Rewrite the data below, renaming every "mountain" to "volcano" and leaving everything else unchanged.

>> start Data shown

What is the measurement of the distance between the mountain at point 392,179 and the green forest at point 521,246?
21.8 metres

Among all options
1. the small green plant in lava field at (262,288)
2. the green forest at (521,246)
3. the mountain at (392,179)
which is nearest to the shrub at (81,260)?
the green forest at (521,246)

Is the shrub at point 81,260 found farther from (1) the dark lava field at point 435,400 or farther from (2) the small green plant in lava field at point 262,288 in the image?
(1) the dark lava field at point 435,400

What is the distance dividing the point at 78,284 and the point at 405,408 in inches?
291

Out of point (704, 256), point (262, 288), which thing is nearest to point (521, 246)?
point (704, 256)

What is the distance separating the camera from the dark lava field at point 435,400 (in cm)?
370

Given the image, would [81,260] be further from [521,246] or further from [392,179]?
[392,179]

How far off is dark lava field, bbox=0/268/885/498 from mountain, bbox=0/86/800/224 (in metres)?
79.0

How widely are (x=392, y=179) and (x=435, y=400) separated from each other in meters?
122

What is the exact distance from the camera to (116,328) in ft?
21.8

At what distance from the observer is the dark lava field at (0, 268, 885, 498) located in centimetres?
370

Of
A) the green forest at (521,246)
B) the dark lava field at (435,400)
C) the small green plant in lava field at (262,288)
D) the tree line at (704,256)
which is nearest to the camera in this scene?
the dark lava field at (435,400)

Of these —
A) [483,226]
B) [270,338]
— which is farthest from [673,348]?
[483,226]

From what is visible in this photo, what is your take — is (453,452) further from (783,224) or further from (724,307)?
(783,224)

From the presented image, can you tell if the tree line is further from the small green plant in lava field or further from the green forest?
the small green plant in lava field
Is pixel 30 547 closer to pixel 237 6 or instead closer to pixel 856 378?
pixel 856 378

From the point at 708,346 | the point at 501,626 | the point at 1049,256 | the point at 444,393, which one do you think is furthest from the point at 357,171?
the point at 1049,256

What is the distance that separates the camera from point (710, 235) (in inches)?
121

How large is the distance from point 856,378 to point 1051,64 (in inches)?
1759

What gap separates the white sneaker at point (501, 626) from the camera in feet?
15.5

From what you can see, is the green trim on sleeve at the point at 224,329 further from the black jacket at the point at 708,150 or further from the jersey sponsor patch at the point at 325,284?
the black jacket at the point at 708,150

>> end Data shown

#### Response to this exercise
What is the measurement of the distance between the volcano at point 392,179 and the green forest at point 521,246?
21.8 metres

Among all options
1. the small green plant in lava field at (262,288)
2. the green forest at (521,246)
3. the volcano at (392,179)
which is nearest to the shrub at (81,260)?
the green forest at (521,246)

Is the shrub at point 81,260 found farther from (1) the dark lava field at point 435,400 or farther from (2) the small green plant in lava field at point 262,288 in the image?
(1) the dark lava field at point 435,400

What is the distance dividing the point at 78,284 and the point at 405,408 in inches?
291

Out of point (704, 256), point (262, 288), which thing is nearest to point (521, 246)?
point (704, 256)

What is the distance separating the camera from the dark lava field at point 435,400 (in cm)?
370

Given the image, would [81,260] be further from [521,246] or further from [392,179]?
[392,179]

How far off is dark lava field, bbox=0/268/885/498 from volcano, bbox=0/86/800/224 (in metres)?
79.0

How widely are (x=392, y=179) and (x=435, y=400) separated from each other in meters?
122

What is the exact distance from the camera to (116,328) in ft?
21.8

At what distance from the observer is the dark lava field at (0, 268, 885, 498) located in centimetres?
370

Of
A) the green forest at (521,246)
B) the dark lava field at (435,400)
C) the small green plant in lava field at (262,288)
D) the tree line at (704,256)
which is nearest to the camera in this scene?
the dark lava field at (435,400)

Of these —
A) [483,226]
B) [270,338]
— which is farthest from [673,348]?
[483,226]

From what is visible in this photo, what is your take — is (453,452) further from (783,224) or further from (724,307)?
(783,224)

From the presented image, can you tell if the tree line is further from the small green plant in lava field or further from the green forest?
the small green plant in lava field
Is pixel 30 547 closer to pixel 237 6 or instead closer to pixel 856 378?
pixel 856 378

From the point at 708,346 | the point at 501,626 | the point at 1049,256 | the point at 444,393, which one do you think is furthest from the point at 357,171?
the point at 1049,256

What is the distance that separates the camera from point (710, 235) (in inches)?
121

How large is the distance from point 856,378 to point 1051,64 (in inches)?
1759

What gap separates the white sneaker at point (501, 626) from the camera in feet?
15.5

From what you can see, is the green trim on sleeve at the point at 224,329 further from the black jacket at the point at 708,150 or further from the jersey sponsor patch at the point at 325,284?
the black jacket at the point at 708,150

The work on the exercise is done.